When I cross Cuernavaca Road, I think of Sherry.
Not for any momentous reason. It’s that I have an associative memory, plus I’ve lived in this community for an actual long time now. Growing up, I moved nearly every other year, so I’m entertained that I at last have layered place-memories.
Sherry is a warm and briskly matter-of-fact person. I met her through Girl Scouts, where she is a great fit. The part of town she lives in? Less of a match, I think—it’s in one of the well-to-do areas of town. To put it mildly. While I can see her moving smoothly through any social circles, showing off money is not her style.
But then, when Sherry bought her house it would have been halfway to nowhere. The five-lane highway I zipped down to get there was then only two lanes wide, and there were large expanses of untouched scrubby hillside surrounding it. I have another Girl Scout friend on a similar property…a lot so large we’re holding troop camping training on it, yet only three turns away from a fast-growing corridor.
I like having lived here long enough to know these places, and the people who chose them.
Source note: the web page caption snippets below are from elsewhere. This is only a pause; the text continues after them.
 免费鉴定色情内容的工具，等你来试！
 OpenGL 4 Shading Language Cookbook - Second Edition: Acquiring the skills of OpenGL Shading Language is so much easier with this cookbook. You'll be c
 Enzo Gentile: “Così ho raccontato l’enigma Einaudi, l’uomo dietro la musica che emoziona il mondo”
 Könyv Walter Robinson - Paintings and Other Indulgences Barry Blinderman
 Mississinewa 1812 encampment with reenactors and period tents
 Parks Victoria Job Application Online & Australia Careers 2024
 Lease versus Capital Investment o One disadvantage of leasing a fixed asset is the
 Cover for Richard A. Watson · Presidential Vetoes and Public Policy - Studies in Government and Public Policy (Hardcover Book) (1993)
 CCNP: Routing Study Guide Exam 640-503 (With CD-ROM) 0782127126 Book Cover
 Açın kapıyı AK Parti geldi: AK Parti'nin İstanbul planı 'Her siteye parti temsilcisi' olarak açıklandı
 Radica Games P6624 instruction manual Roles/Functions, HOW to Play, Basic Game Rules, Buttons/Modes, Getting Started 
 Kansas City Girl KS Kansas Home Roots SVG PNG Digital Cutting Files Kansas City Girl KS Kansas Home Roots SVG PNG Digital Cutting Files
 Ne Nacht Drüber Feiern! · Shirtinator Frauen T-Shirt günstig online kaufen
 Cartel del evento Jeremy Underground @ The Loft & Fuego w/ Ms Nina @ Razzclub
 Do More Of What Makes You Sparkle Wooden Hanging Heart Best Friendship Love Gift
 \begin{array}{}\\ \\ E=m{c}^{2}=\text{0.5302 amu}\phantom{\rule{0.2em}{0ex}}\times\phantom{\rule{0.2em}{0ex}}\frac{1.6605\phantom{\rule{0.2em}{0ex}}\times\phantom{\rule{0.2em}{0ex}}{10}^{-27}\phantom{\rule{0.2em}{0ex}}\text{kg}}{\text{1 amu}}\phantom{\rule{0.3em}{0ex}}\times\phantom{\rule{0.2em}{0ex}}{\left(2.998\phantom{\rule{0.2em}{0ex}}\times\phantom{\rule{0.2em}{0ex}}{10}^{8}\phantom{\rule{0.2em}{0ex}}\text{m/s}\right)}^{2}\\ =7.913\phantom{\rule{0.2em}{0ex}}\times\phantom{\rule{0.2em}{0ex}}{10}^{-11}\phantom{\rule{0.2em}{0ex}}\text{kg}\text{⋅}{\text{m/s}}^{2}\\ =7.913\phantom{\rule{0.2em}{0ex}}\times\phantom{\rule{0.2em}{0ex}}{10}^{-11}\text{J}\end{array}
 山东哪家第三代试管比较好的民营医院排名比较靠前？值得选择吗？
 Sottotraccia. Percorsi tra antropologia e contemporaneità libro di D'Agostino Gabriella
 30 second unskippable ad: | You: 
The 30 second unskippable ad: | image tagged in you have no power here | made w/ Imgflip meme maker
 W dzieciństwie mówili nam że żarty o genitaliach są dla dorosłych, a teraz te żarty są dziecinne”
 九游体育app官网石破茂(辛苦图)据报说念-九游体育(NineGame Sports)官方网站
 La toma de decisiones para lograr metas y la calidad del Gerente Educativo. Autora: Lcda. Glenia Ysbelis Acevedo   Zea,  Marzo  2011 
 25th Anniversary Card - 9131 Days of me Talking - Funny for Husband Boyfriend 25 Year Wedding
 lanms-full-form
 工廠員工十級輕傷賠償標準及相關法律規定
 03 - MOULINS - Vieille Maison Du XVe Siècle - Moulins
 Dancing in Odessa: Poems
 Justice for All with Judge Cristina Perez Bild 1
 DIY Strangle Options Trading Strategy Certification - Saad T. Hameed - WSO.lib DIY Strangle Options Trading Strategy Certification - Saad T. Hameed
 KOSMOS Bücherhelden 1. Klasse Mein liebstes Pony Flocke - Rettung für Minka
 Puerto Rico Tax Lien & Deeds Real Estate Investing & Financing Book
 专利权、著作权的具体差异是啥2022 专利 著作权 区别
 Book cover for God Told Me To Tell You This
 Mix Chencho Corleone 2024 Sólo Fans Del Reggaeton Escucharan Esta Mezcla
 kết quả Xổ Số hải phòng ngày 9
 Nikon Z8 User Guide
I think this older Austin, of rancher-artisans, is the foundation of the city character that draws people here. The amazing food scene, the tech-forward lifestyle, the live music in every cafe are certainly fun. But the combination of reflexive outdoorsiness and practical nonchalance that came before those things set the tone that visitors remark. The vibe that I enjoy reinforcing.
Am I “Austin” inherently or did living here make me so?
That “hey, take a breath, what needs to happen next?” approach I started cultivating in high school. And then some of my earliest memories involve hiking…and walking through art museums. Would I still choose clothes that teeter between chic and casual if I didn’t live here? What about that particular brand of calmness that extends personal space even to the recognizably famous? I’ve never liked making a fuss…
I have wondered about whether we choose places based on our temperament or our temperament is shaped by our places ever since my assigned dorm/house in college turned out to be my best fit among those possible—on the raunchy side, but cheerful, with equal opportunity in all its rowdy pursuits. If there was a mud pit, we would be the ones rolling in the bottom of it. I ruined a shirt and shorts in a food fight*, which we went back and cleaned up after dinner.
Perhaps it’s a case of circular reinforcement within the frequency illusion: those personal and cultural elements that echo each other are the ones that one identifies with, and the non-matching ones are set aside.
But my outdoorsy, quit-fussing-and-let’s-DO this approach…and my love of all the foods!…sure do make it great to live here in the center of Texas.